The band's main community is on the Bonaparte Indian Reserve No. 3, located comprising 704 ha., usually known as the Bonaparte Reserve, between Cache Creek and the terminus of Highway 99 at the Hat Creek Ranch or Lower Hat Creek (a.k.a. Carquile), Some band members work as guides, interpreters and wranglers for the Hat Creek Ranch, which is a heritage museum/restoration of a roadhouse of the Cariboo Wagon Road and had been the homestead of Donald McLean, former Chief Trader at Fort Kamloops and one of the combatants and casualties of the Chilcotin War of 1864.

Other reserves are:
- Lower Hat Creek 2, 31.6 ha., on Hat Creek between Marble Canyon and that creek's confluence with the Bonaparte River (not to be confused with Lower Hat Creek, or Carquile, which is at the confluence of the creek and the river).
- Grasslands 7, 207.6 ha., at McLean Lake, in the Trachyte Hills northwest of Cache Creek
- Hihium Lake 6 (Shared between Upper Nicola, Lower Nicola, Bonaparte, and Tk’emlúps te Secwépemc Bands), 31.6 ha.
- Hihium Lake 6A (Shared between the Skeetchestn and Bonaparte Bands), on north shore of Hihium Lake near NE corner of Hihium Lake Indian Reserve No. 6, 2.10 ha.
- Hihium Lake 6B (Shared between the Skeetchestn and Bonaparte Bands), on south shore of Hihium Lake, near its east end, 2.0 ha.
- Loon Lake 4, 24.6 ha., at Loon Lake
- Mauvais Rocher 5, 40.2 ha., on the Thompson River to the east of Ashcroft
- Upper Hat Creek 1, 835.3 ha., on Hat Creek to the southeast of Marble Canyon and north of the locality of Upper Hat Creek.

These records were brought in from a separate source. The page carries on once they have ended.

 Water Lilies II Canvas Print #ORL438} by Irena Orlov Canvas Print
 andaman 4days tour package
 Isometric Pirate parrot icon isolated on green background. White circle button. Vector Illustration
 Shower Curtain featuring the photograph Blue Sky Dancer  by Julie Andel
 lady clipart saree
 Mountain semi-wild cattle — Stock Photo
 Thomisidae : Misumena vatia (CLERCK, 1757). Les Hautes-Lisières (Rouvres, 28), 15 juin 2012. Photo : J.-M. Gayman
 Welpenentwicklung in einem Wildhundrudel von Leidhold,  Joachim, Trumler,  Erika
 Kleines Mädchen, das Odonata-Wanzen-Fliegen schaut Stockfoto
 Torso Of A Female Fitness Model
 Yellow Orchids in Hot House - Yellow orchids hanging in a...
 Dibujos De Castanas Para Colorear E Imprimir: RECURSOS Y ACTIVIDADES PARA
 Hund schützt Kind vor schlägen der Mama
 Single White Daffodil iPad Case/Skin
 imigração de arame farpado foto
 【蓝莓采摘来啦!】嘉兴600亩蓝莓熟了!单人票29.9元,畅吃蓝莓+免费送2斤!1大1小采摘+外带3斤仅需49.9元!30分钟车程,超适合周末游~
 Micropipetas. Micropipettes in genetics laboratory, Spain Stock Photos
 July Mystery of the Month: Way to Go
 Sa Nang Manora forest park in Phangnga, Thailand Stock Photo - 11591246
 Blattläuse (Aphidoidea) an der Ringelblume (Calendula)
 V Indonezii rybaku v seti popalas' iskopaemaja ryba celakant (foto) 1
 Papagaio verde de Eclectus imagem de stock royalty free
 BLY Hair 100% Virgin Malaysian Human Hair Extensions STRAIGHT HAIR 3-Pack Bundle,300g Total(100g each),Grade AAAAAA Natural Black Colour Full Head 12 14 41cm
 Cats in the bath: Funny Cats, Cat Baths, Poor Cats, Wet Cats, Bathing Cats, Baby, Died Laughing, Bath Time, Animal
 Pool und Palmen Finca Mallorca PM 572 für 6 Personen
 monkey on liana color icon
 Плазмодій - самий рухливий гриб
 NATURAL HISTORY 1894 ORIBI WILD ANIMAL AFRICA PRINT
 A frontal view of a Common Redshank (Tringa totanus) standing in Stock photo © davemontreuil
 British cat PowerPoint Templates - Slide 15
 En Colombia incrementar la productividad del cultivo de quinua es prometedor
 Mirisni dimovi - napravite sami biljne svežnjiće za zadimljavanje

The reserves were created when the government of the Colony of British Columbia, without negotiation or consent of the First nations, and without legally extinguishing First Nations claim to the land, established an Indian reserve system in the 1860s.

==Population==

Bonaparte Indian Band are also called ""Stuctwesemc" in Secwepemctsín, which means "people of the Valley" (also spelled St'uxwtews). The band population is 815, with 584 living off-reserve.